Seyha Sor in his Cambodia jersey lines up for Speed Climbing along with the Japanese team at the IFSC Asian Championships in Bogor, Indonesia (Photo: Karel Downsbrough).

When Sor stepped onto the mat of the boulder qualifications in Bogor, Indonesia, he took a deep breath. He tilted his head up to the colorful volumes on the wall. And then he started climbing. Pisey, having reached just one zone on a qualification boulder, hoped dearly that Sor would do better. Conditions in Bogor weren’t ideal. It was hot, over 95 degrees.

Sor stuck the first move on the first qualification boulder. The second move looked a bit reachy, but he jumped for it and stuck it, and then made another move to the zone hold. He then breezed to the top. He had completed his first ever—and Cambodia’s first ever—IFSC competition boulder problem.

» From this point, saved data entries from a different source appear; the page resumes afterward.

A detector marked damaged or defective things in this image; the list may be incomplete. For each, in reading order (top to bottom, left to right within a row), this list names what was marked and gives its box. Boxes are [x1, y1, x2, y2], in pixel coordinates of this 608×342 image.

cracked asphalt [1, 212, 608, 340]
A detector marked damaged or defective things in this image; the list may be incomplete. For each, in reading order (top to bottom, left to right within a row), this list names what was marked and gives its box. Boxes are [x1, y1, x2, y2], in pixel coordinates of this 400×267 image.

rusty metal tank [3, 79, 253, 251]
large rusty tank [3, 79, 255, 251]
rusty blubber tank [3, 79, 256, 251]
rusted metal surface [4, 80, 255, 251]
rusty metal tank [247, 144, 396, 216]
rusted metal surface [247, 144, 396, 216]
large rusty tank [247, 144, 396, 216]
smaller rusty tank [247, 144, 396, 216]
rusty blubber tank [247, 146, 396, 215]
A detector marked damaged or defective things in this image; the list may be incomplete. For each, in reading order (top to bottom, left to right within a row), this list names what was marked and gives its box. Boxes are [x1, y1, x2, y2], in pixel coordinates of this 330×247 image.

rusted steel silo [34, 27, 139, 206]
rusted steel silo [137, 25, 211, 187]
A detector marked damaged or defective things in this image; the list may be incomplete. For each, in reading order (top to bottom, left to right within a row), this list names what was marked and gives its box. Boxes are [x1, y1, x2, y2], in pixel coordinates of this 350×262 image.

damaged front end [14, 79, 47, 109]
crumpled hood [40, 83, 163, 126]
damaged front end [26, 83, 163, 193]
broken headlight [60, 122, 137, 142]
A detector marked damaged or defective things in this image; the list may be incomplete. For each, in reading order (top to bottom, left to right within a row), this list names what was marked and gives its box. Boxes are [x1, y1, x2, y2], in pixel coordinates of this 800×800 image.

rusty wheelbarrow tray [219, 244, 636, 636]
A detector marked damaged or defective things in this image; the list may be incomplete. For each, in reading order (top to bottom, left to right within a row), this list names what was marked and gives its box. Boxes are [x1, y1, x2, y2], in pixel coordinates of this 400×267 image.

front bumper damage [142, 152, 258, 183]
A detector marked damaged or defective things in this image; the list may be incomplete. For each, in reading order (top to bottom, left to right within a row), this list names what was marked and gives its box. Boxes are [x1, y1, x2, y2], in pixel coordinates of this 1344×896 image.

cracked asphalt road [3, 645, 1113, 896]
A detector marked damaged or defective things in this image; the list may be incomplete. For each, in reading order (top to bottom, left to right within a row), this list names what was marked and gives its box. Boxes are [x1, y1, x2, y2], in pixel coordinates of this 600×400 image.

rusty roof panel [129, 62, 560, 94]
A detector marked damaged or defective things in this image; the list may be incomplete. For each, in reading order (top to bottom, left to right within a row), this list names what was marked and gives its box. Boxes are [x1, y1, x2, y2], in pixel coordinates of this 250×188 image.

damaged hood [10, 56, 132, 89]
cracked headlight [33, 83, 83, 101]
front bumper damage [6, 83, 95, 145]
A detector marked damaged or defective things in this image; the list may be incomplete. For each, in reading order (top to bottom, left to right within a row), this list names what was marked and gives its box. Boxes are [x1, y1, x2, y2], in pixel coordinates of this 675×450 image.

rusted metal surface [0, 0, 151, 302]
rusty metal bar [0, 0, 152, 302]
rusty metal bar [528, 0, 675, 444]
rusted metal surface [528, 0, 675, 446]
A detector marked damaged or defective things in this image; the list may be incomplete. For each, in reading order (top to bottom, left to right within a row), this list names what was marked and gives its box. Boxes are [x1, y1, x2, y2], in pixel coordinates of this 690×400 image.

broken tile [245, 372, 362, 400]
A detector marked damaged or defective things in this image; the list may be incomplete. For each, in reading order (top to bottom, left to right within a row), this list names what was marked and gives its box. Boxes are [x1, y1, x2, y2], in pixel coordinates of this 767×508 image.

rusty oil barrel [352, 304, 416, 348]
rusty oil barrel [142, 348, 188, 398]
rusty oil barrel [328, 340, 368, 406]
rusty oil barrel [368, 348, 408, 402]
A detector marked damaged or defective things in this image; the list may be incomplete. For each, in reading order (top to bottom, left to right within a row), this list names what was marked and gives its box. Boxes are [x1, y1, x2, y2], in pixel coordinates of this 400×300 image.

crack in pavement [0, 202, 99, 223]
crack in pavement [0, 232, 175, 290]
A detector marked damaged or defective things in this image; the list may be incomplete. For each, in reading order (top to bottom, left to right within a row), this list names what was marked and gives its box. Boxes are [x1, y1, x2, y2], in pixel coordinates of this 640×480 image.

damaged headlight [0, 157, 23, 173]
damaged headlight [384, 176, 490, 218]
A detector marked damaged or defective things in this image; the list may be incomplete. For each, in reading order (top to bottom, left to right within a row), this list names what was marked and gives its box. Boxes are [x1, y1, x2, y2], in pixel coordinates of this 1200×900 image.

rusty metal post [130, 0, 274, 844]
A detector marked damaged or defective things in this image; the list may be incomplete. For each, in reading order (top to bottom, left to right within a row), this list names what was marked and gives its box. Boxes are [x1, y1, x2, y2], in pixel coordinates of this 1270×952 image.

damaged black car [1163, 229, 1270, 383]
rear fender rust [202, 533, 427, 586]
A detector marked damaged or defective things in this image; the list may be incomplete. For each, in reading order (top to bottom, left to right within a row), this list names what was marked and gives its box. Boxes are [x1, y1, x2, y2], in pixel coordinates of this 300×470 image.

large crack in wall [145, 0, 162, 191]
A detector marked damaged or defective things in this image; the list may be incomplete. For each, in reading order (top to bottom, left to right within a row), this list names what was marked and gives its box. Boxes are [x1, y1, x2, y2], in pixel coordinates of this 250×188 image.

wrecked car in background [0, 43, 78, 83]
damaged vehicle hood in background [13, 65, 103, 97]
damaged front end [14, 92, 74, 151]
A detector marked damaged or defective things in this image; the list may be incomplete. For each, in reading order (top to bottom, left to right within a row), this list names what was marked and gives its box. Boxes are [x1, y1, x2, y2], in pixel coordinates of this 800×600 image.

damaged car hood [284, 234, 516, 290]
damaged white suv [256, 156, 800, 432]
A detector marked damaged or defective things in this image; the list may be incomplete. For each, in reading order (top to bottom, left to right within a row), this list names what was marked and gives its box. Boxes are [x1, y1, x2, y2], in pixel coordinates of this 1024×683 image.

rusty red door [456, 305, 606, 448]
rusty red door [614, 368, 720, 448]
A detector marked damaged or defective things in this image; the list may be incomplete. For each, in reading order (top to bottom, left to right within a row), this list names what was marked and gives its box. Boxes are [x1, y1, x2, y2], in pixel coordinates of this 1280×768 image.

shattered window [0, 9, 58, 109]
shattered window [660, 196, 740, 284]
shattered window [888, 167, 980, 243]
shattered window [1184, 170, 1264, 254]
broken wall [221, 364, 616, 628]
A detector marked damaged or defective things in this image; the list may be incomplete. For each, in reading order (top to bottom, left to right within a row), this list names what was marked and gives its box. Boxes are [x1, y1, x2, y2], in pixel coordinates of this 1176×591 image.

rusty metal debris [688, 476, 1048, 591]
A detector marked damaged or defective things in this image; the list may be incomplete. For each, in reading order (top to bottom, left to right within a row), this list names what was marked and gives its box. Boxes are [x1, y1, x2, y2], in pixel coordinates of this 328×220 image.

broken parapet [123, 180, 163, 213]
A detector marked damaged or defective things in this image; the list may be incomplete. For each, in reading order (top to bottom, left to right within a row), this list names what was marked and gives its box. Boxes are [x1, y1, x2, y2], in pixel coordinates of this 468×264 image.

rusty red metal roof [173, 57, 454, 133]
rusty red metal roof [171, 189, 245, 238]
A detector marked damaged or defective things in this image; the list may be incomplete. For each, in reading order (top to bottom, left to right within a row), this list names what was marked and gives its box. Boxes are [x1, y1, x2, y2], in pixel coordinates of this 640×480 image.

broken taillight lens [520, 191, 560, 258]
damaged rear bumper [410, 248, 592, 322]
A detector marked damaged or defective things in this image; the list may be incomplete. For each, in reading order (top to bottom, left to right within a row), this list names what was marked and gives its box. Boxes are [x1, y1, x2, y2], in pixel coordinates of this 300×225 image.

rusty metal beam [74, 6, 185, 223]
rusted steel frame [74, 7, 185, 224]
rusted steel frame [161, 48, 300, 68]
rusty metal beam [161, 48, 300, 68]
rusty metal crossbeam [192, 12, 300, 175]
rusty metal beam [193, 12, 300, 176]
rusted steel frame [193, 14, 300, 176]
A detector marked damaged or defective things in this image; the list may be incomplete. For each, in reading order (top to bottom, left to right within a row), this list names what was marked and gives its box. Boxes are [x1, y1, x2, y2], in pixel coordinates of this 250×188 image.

Sor didn’t manage to top any of the remaining three problems, nor did he qualify for the next round. He finished 39 out of 45 in bouldering. Neither he nor Pisey qualified for Lead. They didn’t qualify for speed climbing, either, but had no expectations to—there is no speed wall in Cambodia.

Pisey and Sor were disappointed—they have high standards for themselves and dream of podiums and medals like any other competitors—but took heart in the progress. Clearly they had a ways to go. But it was a start, the next step in Ito’s dream of Cambodian climbers one day reaching the Olympics.